Pathological protein aggregates in diseased tissues of neurodegenerative diseases have distinct morphologies, such as the round hyaline inclusions and skein-like filaments that typify Amyotrophic Lateral Sclerosis (ALS) histology and the neurofibrillary tangles and circular Lewy body-like structures in Alzheimer's disease (AD).
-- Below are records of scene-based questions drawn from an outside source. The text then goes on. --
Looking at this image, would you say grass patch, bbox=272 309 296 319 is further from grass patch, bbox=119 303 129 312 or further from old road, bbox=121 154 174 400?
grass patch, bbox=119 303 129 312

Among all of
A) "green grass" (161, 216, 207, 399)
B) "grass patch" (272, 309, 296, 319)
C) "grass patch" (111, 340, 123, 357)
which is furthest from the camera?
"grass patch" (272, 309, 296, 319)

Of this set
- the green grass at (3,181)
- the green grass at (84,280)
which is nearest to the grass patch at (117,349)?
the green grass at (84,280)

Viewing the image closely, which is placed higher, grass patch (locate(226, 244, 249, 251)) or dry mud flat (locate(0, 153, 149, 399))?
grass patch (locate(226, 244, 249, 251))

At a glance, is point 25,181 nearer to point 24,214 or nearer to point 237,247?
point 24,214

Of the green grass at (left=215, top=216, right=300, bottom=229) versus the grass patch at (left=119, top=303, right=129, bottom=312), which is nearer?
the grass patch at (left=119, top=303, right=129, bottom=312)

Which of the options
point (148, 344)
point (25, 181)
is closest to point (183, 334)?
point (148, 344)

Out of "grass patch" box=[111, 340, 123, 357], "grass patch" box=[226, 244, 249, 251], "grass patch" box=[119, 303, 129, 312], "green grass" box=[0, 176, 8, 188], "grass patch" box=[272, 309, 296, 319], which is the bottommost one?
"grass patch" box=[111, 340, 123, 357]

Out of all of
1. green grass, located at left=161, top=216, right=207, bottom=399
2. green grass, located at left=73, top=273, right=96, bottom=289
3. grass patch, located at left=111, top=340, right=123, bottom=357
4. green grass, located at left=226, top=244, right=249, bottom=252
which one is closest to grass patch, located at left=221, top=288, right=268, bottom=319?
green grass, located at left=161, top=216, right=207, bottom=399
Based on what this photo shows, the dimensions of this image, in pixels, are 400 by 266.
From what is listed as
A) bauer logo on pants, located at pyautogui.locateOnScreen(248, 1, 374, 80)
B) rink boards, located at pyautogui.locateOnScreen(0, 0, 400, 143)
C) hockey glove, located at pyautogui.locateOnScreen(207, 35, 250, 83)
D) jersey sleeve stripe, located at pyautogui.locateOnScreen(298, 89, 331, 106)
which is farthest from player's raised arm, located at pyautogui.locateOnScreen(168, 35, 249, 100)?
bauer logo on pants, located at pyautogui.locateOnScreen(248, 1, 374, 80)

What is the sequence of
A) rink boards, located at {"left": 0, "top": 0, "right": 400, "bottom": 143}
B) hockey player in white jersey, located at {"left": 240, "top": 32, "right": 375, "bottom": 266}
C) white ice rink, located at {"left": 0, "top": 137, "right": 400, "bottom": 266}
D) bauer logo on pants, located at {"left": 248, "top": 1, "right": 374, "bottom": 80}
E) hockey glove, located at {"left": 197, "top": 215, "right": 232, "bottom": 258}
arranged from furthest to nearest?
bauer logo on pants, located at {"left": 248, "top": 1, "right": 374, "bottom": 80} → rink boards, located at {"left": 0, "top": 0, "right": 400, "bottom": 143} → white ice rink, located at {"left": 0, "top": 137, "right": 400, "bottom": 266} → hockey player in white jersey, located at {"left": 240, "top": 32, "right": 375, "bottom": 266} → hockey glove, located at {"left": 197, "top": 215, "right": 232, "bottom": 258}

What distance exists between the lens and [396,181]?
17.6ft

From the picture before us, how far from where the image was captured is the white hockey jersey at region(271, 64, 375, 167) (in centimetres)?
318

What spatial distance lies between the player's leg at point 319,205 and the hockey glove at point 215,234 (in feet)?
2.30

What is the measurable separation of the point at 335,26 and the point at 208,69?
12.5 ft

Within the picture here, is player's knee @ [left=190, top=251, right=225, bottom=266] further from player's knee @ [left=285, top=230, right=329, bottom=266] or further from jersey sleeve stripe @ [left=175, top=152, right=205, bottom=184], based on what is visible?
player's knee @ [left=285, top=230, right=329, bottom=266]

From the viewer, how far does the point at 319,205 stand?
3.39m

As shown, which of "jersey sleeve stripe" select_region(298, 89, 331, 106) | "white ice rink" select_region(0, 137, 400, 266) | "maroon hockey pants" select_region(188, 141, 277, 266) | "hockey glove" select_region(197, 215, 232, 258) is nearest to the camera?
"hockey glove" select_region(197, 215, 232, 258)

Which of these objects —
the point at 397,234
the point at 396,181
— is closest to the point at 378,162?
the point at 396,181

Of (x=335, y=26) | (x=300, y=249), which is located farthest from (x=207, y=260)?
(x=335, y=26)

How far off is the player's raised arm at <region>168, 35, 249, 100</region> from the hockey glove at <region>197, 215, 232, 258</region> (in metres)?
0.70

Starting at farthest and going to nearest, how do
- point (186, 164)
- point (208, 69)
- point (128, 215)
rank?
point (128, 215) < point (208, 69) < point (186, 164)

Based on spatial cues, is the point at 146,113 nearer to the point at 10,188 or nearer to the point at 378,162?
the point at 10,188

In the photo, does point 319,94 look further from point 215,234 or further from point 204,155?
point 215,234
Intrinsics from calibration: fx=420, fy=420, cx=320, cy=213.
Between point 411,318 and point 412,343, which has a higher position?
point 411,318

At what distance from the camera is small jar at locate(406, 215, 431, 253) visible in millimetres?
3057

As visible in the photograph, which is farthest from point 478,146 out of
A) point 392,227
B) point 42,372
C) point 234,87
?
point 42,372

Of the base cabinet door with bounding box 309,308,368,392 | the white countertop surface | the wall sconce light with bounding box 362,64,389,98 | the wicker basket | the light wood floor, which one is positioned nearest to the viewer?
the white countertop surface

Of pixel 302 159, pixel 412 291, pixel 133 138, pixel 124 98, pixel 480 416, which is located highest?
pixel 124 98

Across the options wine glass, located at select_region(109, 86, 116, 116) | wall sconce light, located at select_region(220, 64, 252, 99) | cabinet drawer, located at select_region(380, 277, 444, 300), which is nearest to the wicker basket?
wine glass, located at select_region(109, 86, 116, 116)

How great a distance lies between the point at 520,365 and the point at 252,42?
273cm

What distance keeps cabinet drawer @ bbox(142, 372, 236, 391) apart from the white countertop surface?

Heterogeneous nuclear ribonucleoprotein A1 (hnRNPA1), a member of the ubiquitously expressed RNA-binding proteins involved in RNA metabolism, has been implicated in ALS and AD pathogenesis. How the formation of hnRNPA1 inclusions correlates with ALS and AD pathologies remains a mystery. To monitor the morphological evolution of hnRNPA1 prion-like C-terminal domain (hnRNPA1PrD), we employed a combination of biophysical techniques, including confocal time-lapse (4D) and fluorescence lifetime imaging microscopy (FLIM). Our findings suggest hnRNPA1PrD aggregates can proceed directly from a dilute phase and/or via a droplet intermediate, which can age into gel-like condensates or starbursts with filaments that elongate and bifurcate via prion-like infectivity. Modulation of homotypic and heterotypic solution conditions generates diverse hnRNPA1PrD inclusion morphologies as observed in neurodegeneration.